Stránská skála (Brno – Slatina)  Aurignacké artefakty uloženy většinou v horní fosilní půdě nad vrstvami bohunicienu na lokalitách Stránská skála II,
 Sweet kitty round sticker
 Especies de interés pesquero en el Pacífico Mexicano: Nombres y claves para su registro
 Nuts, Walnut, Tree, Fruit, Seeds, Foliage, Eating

====

## What the task requires:
Restate the listing above in full, exactly.

## Result of this exercise:
Stránská skála (Brno – Slatina)  Aurignacké artefakty uloženy většinou v horní fosilní půdě nad vrstvami bohunicienu na lokalitách Stránská skála II,
 Sweet kitty round sticker
 Especies de interés pesquero en el Pacífico Mexicano: Nombres y claves para su registro
 Nuts, Walnut, Tree, Fruit, Seeds, Foliage, Eating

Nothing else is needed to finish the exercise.